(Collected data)
↓↓↓

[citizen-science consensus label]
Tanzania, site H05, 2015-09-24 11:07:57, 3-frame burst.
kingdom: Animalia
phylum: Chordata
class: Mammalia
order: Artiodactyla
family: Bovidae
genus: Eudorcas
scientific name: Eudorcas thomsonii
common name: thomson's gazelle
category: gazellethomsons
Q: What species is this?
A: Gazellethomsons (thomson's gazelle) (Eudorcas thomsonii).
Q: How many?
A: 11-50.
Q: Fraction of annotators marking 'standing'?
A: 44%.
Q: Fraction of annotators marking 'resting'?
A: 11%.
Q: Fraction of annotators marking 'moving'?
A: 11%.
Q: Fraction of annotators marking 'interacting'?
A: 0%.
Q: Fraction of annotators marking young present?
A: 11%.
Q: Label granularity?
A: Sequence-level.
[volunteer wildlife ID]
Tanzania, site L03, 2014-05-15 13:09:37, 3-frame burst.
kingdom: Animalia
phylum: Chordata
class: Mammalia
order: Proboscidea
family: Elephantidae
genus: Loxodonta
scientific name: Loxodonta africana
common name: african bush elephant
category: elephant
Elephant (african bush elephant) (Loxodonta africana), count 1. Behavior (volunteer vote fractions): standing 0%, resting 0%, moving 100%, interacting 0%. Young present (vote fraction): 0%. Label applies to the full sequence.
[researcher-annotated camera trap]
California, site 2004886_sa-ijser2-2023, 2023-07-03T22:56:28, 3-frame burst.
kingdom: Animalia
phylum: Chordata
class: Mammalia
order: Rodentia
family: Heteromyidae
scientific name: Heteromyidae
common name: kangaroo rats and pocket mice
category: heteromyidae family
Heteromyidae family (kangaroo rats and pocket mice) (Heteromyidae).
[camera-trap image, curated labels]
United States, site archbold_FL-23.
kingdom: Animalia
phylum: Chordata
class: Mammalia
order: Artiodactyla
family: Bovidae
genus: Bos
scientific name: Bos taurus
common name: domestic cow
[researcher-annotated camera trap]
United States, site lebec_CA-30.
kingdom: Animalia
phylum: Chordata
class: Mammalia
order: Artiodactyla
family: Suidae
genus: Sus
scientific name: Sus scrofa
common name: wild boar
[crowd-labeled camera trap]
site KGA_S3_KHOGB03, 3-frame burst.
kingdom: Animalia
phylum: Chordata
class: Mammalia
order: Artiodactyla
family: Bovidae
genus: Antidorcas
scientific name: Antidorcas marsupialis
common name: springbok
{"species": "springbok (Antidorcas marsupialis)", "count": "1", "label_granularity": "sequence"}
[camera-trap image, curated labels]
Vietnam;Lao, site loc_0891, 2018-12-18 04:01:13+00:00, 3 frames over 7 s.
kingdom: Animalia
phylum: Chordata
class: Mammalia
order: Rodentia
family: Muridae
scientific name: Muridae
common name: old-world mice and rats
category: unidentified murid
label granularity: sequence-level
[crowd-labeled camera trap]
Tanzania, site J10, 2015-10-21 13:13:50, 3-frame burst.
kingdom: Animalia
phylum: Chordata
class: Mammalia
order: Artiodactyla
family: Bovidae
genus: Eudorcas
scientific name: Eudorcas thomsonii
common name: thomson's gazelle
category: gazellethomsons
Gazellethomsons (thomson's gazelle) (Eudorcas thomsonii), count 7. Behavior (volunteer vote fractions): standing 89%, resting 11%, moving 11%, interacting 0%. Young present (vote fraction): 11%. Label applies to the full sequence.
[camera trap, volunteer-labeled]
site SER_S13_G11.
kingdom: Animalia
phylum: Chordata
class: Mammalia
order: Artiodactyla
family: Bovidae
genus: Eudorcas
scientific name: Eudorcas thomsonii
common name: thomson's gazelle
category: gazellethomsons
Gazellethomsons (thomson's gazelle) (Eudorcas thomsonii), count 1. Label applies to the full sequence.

↑↑↑

(YOUR GOAL) Scan the data above, please, and give the number of lines where the word "States" occurs, with no further text.

(RESPONSE TO THE TASK) 2